>> start
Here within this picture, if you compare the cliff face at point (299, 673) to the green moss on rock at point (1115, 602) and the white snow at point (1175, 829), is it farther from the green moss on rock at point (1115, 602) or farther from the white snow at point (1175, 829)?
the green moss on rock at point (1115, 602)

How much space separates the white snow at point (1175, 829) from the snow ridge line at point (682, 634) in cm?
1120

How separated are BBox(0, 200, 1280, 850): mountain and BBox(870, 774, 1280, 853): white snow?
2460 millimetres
>> end
● Stated goal:
Rewrite the lines above with "white snow" changed to "fresh snow" wherever it occurs, keeping everything else the same.

● Response to this task:
Here within this picture, if you compare the cliff face at point (299, 673) to the green moss on rock at point (1115, 602) and the fresh snow at point (1175, 829), is it farther from the green moss on rock at point (1115, 602) or farther from the fresh snow at point (1175, 829)?
the green moss on rock at point (1115, 602)

How much space separates the fresh snow at point (1175, 829) from the snow ridge line at point (682, 634) in cm?
1120

How separated are BBox(0, 200, 1280, 850): mountain and BBox(870, 774, 1280, 853): fresh snow?
2460 millimetres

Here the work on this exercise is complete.